After 20 years of stay in India, 82-year-old Pakistani microbiologist Mohammed Khalil Chishti, facing life imprisonment in a murder case, was on Thursday permitted by the Supreme Court to visit Pakistan for a temporary stay, subject to certain conditions.
A bench of justices P Sathasivam and J Chelameswar said Chishti shall deposit his passport at the Indian high commission in Pakistan and furnish as security Rs 5 lakh in cash within two weeks before the Supreme Court registry.
The apex court directed that Chishti shall return to India by November 1, as it has decided to expedite the hearing of the appeal filed by him challenging his conviction in a murder case in Rajasthan.
The apex court said it will hear the appeal proceedings from November 20.
Initially, Additional Solicitor General Mohan Parasaran had insisted that Chishti's local contacts in India should give a surety on his behalf to secure his presence during the appeal proceedings.
However, the bench refrained from imposing any such condition.
The bench further clarified that Chishti's release is subject to the fulfillment of the two conditions imposed upon him.
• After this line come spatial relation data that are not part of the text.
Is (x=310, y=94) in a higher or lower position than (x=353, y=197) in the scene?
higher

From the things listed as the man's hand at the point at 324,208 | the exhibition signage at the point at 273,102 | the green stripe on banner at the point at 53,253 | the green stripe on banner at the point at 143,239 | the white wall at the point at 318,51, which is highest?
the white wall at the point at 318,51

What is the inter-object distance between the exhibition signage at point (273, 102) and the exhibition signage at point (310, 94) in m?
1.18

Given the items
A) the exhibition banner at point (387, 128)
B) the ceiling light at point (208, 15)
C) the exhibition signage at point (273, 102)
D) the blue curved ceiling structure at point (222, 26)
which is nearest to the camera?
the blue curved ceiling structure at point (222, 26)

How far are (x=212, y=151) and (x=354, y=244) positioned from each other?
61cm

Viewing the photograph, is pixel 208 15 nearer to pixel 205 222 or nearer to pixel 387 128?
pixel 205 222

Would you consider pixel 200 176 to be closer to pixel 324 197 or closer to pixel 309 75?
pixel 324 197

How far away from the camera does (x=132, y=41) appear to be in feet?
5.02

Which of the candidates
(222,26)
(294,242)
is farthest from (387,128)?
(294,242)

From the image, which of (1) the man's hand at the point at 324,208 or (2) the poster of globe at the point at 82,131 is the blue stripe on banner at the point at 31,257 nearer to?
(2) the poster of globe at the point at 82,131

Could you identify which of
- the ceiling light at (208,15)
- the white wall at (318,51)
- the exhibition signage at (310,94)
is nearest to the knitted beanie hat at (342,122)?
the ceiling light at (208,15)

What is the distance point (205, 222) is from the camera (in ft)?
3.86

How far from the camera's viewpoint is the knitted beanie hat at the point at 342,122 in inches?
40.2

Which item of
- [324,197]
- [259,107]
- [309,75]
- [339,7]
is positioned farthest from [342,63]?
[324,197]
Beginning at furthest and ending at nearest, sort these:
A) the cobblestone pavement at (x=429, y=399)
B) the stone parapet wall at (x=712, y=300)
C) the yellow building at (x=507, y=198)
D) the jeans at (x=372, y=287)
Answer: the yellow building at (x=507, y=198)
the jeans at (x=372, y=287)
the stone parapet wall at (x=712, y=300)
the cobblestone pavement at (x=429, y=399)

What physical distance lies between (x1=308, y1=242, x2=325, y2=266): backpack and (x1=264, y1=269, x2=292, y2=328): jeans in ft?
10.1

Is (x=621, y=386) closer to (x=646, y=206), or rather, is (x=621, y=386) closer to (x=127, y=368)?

Earlier on May 4, the Supreme Court had agreed to hear Chishti's plea to visit his country and had sought the Centre's response to it.
Chishti had been granted bail by the apex court on April 9. Held guilty in a 20-year-old murder case, he had been serving life term in a Rajasthan's Ajmer jail.
The apex court had granted bail to Chishti on humanitarian grounds, but had asked him not to leave Ajmer till further orders.
Earlier, the Centre had objected to allowing Chishti to go to Pakistan temporarily, saying he may not return to India.
The ASG had submitted that there is no bilateral agreement between India and Pakistan on ensuring the return of any convict who is enlarged on bail.
The apex court, however, had said it would like to consider Chishti's plea in view of the special circumstances of his case.
The bench had said Chishti was an eminent scientist of global repute and is 82-years-old with no previous criminal record and the issues involved are bilateral relations between the two countries.
Senior counsel U U Lalit, appearing for Chishti, had pleaded that he be granted permission to visit Pakistan as a special case since he was suffering from various geriatric problems and was confined to Ajmer for the past 20 years and had served one-and-a-half years of his sentence.
Chishti had come to see his ailing mother in 1992 when he got embroiled in a brawl, and, in the ensuing melee, one of his neighbours was shot dead while his nephew got injured.
Born in Ajmer to a prosperous family of caretakers of the Khwaja Moinuddin Chishti shrine, Chishti was studying in Pakistan at the time of partition in 1947 and chose to stay there.
The bench, which had granted bail to Chishti, had also acceded to consider his plea to let him return to Karachi and had asked him to file a separate application for it. The same was filed later.
Lalit had also pleaded that his client at least be allowed to live in Delhi. But the Rajasthan government had opposed this plea, saying that the visa issued to him only permitted his stay in Ajmer and nearby areas.
The court had then asked Chishti not to leave Ajmer till further orders.
After a prolonged trial that stretched 18 years, Chishti was held guilty in the murder case and was awarded life sentence on January 31, last year by Ajmer sessions court.
He had earlier also been granted bail by the sessions court during the trial but was ordered not to leave Ajmer. He was re-arrested to serve the sentence after he was convicted.
Chishti, who suffers from heart, hearing and other ailments, had lived in his brother's poultry farm till his conviction.
His case came to light when Justice Markandeya Katju, the then Supreme Court judge, wrote to Prime Minister Manmohan Singh urging that the Pakistani national be pardoned on humanitarian grounds.
An eminent professor of virology in Karachi Medical College, Chisti holds a PhD from Edinburgh University.